Morel looked at him with a flash of respect, but he said nothing. They were at the entrance to the farmyard. An elderly woman was putting out kitchen scraps for a few scrawny chickens. She was rawboned and thin, her face seamed with grief. She looked up at them with alarm.
Joseph smiled at her. “Bless you, mother,” he said quietly in German. “Can you spare us a little clean water to drink?”
She saw his collar, and the fear melted out of her eyes. Joseph was ashamed at the ease of the deception. “Of course,” she answered him, only glancing at Morel. “And food? Are you hungry?” That was a gracious formality. Of course they were hungry. Everyone was hungry.
Joseph hesitated. Which was worse—to take her food or to insult her by implying that she had too little to give away?
“Come,” she directed, and led them into the farmhouse kitchen.
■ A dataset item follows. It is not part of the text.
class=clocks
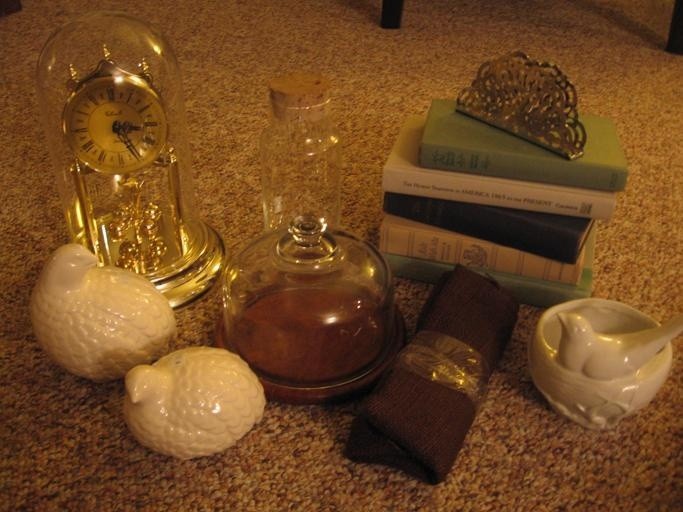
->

It was stone-floored, with heavy wooden rafters across the ceiling from which in better times there would have been a flitch of bacon and strings of onions, as well as the few dried herbs there were now. Being late August there was no need to heat the room, and she had allowed all but the embers to go out in the big black range. She had probably been going to eat whatever she had cold. Now she opened up the door of the range and prepared to put a small piece of wood inside.
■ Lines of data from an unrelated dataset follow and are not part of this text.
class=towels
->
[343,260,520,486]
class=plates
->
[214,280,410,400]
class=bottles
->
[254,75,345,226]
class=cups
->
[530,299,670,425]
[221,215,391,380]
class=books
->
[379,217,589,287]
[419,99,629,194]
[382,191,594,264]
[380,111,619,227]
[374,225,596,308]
“It is hot walking,” Joseph said quickly. “Pastor Morel and I would both be grateful for cold water, if that is possible? My nam
e is Josef…”—he picked the first name that came into his head—“…Bauer.”
She introduced herself shyly and then turned her attention to cutting dark rye bread into slices and finding a small portion of cheese and half an onion. She served it carefully on polished plates, and with glasses of cold water, presumably from the well. They were far enough back from the battle line for the water to be unpolluted.
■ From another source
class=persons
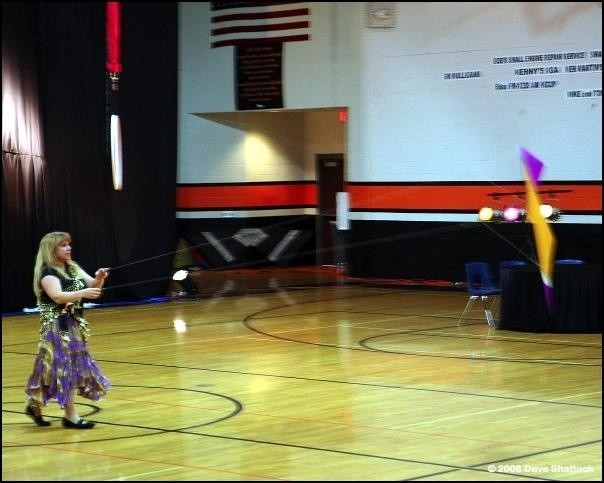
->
[26,231,111,429]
Joseph began the conversation by explaining their presence. He said they were looking for a young man, a parishioner in peacetime, who was badly shell-shocked and who had run away, terrified. They were afraid if they did not find him he might be shot as a deserter, but since the incident he had been deaf and would not understand. Had she seen such a young man pass this way?
She said she had not seen him herself, but her neighbor three miles to the south had mentioned just such a man to her only yesterday. They thanked her profusely and took their leave. She had given them directions to the nearest village, and then to the small town beyond. She felt certain that anyone in the young man’s position would head in that direction, hoping to hide and find shelter and possibly food before making his way home.
They thanked her and left.
They passed munitions and supply columns going toward the front, men on foot going back from leave and brief recovery after minor injuries, and raw recruits going to join the front. Most of these last were painfully young and their faces soft with the last remnants of childhood. Now they were struggling to mask fear and honor their commitment, and their families’ faith in them. Many would already have lost fathers and older brothers.
“Jesus wept!” Morel said under his breath. “That blind boy on the right looked just like Snowy Nunn! What the hell are we doing here, Chaplain? What are we doing anywhere except at home?”
Joseph did not bother answering. Platitudes were no use anyway, and there was nothing else to offer but words that had all been said before.
They found shelter for the night in someone’s byre. Even though it was dry, clean, and perfectly comfortable, the owner apologized, quite unnecessarily. The next morning they were offered a kind of gruel for breakfast. They ate it gratefully and without asking what was in it. Everyone they saw was hungry, frightened, trying hard to hang on to some dignity and a shred of hope.